• What to work on:
Write out every entry below word for word, leaving out the pictures.

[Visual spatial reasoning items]
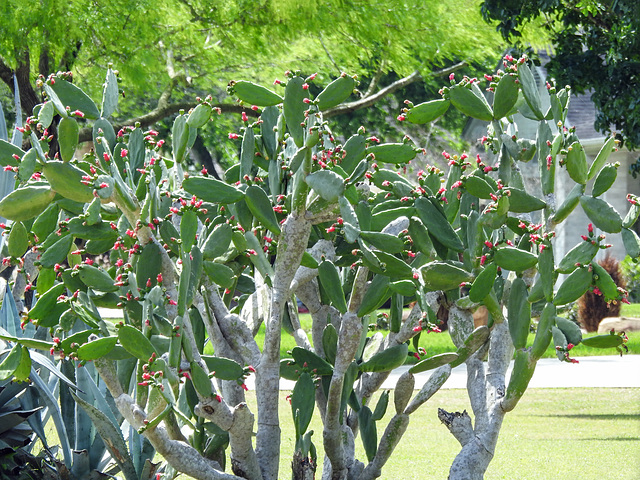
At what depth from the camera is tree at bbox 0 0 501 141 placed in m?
11.5

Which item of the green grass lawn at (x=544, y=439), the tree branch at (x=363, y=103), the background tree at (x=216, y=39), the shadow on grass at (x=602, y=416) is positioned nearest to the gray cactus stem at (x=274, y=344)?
the green grass lawn at (x=544, y=439)

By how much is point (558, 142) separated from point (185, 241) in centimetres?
148

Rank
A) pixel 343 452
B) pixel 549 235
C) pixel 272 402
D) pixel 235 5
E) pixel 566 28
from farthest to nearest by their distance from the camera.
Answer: pixel 235 5 < pixel 566 28 < pixel 343 452 < pixel 272 402 < pixel 549 235

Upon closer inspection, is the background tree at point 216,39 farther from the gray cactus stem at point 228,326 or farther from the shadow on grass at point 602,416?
the gray cactus stem at point 228,326

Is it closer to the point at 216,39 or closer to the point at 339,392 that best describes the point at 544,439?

• Response below:
At what depth from the camera is tree at bbox 0 0 501 141 placed in m?
11.5

Which item of the green grass lawn at (x=544, y=439), the tree branch at (x=363, y=103), the background tree at (x=216, y=39), the shadow on grass at (x=602, y=416) is positioned nearest to the gray cactus stem at (x=274, y=344)?
the green grass lawn at (x=544, y=439)

By how much is point (558, 142) separated from point (185, 241) in centimetres?
148

Rank
A) pixel 343 452
B) pixel 549 235
C) pixel 272 402
D) pixel 235 5
E) pixel 566 28
from farthest to nearest by their distance from the camera.
Answer: pixel 235 5 < pixel 566 28 < pixel 343 452 < pixel 272 402 < pixel 549 235

Upon closer inspection, is the background tree at point 216,39 farther from the gray cactus stem at point 228,326 or farther from the shadow on grass at point 602,416?
the gray cactus stem at point 228,326

Is it closer to the point at 216,39 or closer to the point at 339,392 that best describes the point at 544,439?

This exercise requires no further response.